The NKG2C⁺CD94⁺CD56^hiTCF7⁺NK cells that are increased with HIV-1 infection may provide necessary antiviral protection. People who inherit a deletion in the gene encoding NKG2C are at greater risk of HIV-1 infection, and have higher pretreatment viral loads and faster disease progression⁴⁹. Specific KIR and HLA genotype combinations influence rates of HIV-1 acquisition and disease progression, perhaps due to KIR-mediated NK cell licencing or recognition of HIV-1-derived peptides by non-clonotypic receptors.

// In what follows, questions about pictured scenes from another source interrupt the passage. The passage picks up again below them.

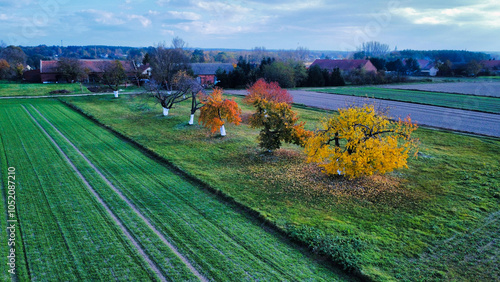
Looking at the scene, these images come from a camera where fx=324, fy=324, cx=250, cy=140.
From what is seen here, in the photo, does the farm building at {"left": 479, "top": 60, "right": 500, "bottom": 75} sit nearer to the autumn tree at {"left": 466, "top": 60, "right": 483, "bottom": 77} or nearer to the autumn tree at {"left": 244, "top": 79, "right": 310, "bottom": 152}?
the autumn tree at {"left": 466, "top": 60, "right": 483, "bottom": 77}

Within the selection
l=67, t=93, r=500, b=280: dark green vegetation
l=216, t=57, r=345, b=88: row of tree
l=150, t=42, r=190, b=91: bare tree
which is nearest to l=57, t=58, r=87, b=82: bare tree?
l=150, t=42, r=190, b=91: bare tree

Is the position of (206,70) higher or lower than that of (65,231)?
higher

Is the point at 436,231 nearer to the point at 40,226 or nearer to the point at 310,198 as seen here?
the point at 310,198

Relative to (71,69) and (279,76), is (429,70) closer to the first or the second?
(279,76)

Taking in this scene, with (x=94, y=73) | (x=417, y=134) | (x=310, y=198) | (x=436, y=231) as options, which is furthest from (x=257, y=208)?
(x=94, y=73)

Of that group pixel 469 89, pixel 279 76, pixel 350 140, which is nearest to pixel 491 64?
pixel 469 89

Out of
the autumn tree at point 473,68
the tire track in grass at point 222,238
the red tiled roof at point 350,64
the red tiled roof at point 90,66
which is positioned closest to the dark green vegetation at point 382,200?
the tire track in grass at point 222,238
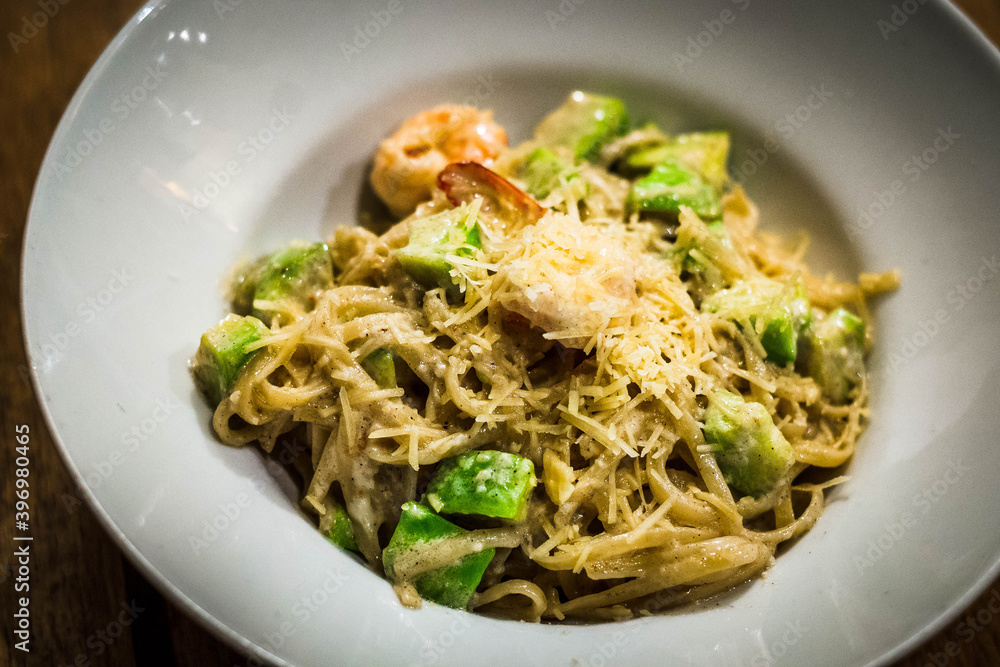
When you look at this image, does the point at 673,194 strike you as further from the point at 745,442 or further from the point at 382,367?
the point at 382,367

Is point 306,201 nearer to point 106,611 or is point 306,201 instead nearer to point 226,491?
point 226,491

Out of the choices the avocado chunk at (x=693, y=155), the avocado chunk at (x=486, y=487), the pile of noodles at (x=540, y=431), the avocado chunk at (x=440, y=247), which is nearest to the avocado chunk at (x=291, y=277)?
the pile of noodles at (x=540, y=431)

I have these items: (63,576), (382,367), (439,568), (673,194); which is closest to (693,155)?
(673,194)

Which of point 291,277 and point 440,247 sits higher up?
point 440,247

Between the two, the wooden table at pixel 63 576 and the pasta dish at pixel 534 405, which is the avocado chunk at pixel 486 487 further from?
the wooden table at pixel 63 576

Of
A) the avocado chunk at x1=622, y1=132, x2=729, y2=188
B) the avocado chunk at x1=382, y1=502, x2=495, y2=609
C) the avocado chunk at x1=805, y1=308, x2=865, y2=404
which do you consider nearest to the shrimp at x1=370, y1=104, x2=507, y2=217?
the avocado chunk at x1=622, y1=132, x2=729, y2=188

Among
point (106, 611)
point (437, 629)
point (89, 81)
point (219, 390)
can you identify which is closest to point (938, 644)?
point (437, 629)

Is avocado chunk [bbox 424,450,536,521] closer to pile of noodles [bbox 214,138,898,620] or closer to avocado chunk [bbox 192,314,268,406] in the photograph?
pile of noodles [bbox 214,138,898,620]
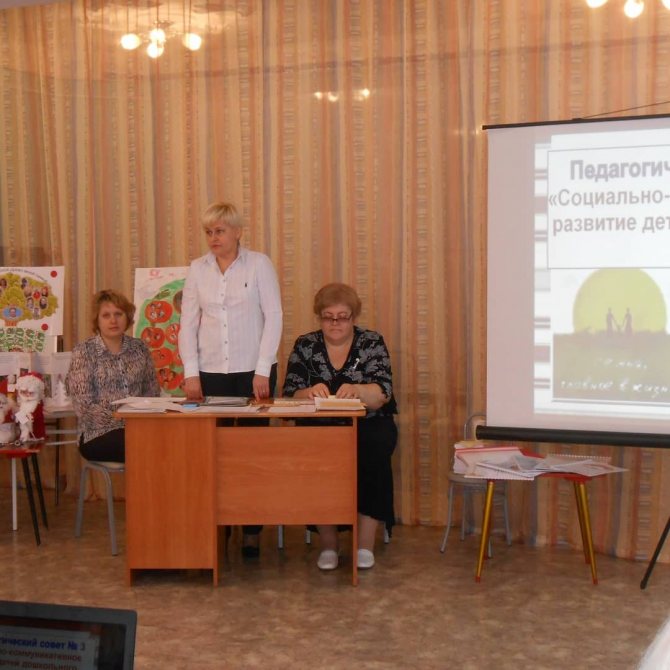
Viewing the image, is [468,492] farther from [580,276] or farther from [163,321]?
[163,321]

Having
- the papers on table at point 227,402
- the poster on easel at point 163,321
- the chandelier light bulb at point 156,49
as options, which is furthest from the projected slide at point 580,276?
the chandelier light bulb at point 156,49

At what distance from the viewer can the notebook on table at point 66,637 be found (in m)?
1.25

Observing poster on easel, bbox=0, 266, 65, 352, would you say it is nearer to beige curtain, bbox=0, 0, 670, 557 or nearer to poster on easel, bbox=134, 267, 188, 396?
beige curtain, bbox=0, 0, 670, 557

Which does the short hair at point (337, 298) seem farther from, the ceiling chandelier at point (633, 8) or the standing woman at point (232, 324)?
the ceiling chandelier at point (633, 8)

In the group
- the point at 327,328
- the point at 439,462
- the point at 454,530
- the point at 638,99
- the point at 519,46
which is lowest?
the point at 454,530

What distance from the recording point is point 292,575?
3742 mm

Interestingly, high percentage of CD56^hiNK cells has been associated with nearly undetectable viral load⁵⁰, suggesting that TCF7⁺NKG2C⁺CD94⁺CD56^hiNK cells can control HIV-1. Better understanding of these memory NK cells is hoped to lead to new approaches for preventing and controlling HIV-1 and other infections.

Methods

Clinical samples

Blood, plasma samples, and PFA-fixed and paraffin-embedded rectosigmoid tissues blocks, were from the University of California San Francisco SCOPE Cohort. Individuals in the SCOPE Cohort included HIV-1⁻, HIV-1⁺ viremic, HIV-1⁺ on ART, and HIV-1⁺ controllers, the clinical characteristics of which are provided in Supplementary Table 1. Blood and colon samples were also from the Translational Medicine Core of the University of Massachusetts Center for AIDS Research Cohort. Clinical characteristics of these individuals are described in Supplementary Table 2. The clinical cohort used for each specific experiment is indicated in the Results and in the Figure Legends.

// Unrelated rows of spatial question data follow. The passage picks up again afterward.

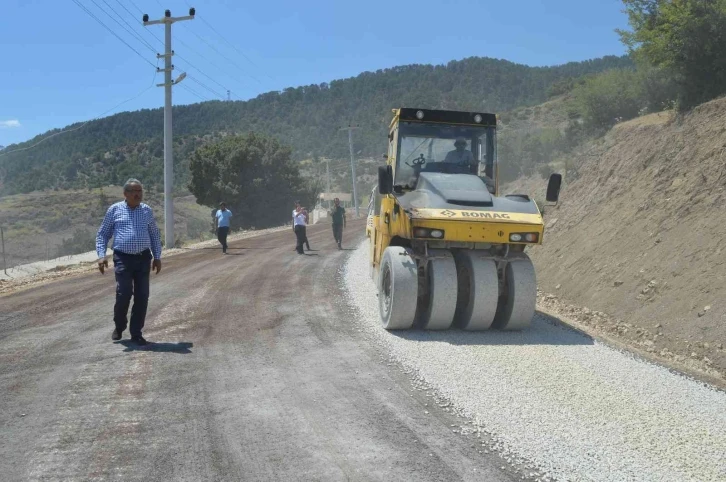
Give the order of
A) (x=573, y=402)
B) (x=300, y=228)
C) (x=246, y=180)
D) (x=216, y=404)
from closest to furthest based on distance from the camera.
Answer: (x=216, y=404) < (x=573, y=402) < (x=300, y=228) < (x=246, y=180)

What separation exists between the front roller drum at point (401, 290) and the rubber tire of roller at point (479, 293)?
2.40 ft

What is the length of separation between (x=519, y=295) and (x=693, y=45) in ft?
34.0

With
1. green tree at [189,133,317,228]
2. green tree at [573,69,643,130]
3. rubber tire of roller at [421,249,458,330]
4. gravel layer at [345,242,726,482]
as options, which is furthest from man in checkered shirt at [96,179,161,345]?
green tree at [189,133,317,228]

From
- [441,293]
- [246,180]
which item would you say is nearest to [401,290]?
[441,293]

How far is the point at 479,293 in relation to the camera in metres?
8.26

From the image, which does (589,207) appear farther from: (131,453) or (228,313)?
(131,453)

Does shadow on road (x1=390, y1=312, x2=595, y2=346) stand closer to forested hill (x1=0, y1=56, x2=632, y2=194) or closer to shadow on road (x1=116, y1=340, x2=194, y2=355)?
shadow on road (x1=116, y1=340, x2=194, y2=355)

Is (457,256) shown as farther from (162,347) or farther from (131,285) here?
(131,285)

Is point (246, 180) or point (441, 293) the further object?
point (246, 180)

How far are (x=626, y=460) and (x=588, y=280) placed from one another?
7265 mm

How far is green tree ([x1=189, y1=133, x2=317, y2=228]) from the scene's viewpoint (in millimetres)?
46906

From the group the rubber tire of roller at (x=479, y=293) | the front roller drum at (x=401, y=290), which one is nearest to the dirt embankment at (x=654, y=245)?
the rubber tire of roller at (x=479, y=293)

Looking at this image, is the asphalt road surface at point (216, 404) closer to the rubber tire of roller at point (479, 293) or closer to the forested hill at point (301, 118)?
the rubber tire of roller at point (479, 293)

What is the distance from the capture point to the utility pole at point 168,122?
25.6 metres
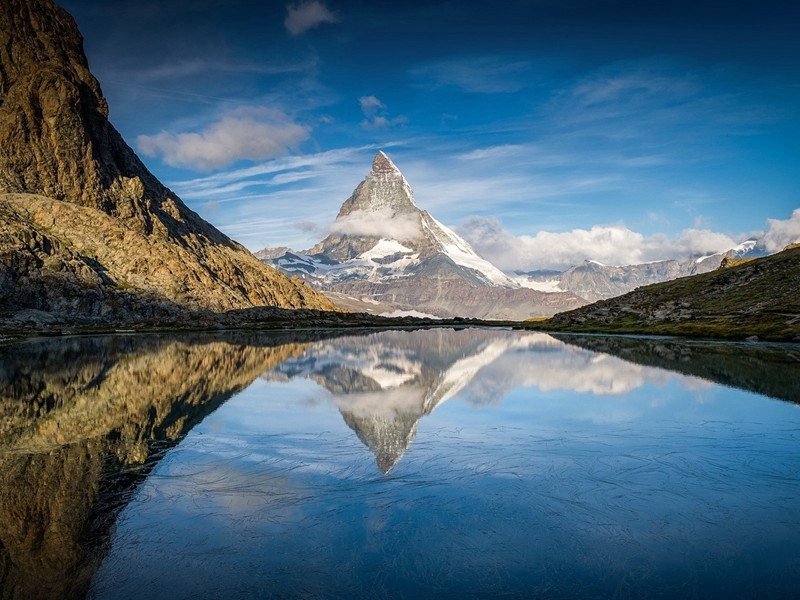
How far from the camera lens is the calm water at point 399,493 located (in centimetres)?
1412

All human blood and colon samples were collected from participants who had provided written informed consent for protocols that included study of cellular immunity in HIV-1 infection, in accordance with procedures approved by the University of Massachusetts Medical School (UMMS) and the University of California, San Francisco (UCSF) Institutional Review Boards. Routine screening colonoscopy was scheduled as medically indicated at UMMS. HIV-1⁻ control individuals undergoing colonoscopy the same day were matched for gender and age. In pilot experiments, multiple biopsies of different segments of the bowel were taken in two individuals and no significant differences in ILC populations along the length of the bowel were found. Subsequent sampling was therefore from the more easily accessible descending colon only. All study participants were consented the day of the procedure. All blood and colon samples collected at UMMS were included in the data analysis. All blood and plasma samples from UCSF were tested blindly with the code broken after analysis and no samples were excluded from the analysis. For PFA-fixed and paraffin-embedded rectosigmoid tissues blocks from UCSF, all samples were tested blindly with the code broken after analysis, and samples with small tissue size or high variability in tissue autofluorescence were excluded prior to breaking the code.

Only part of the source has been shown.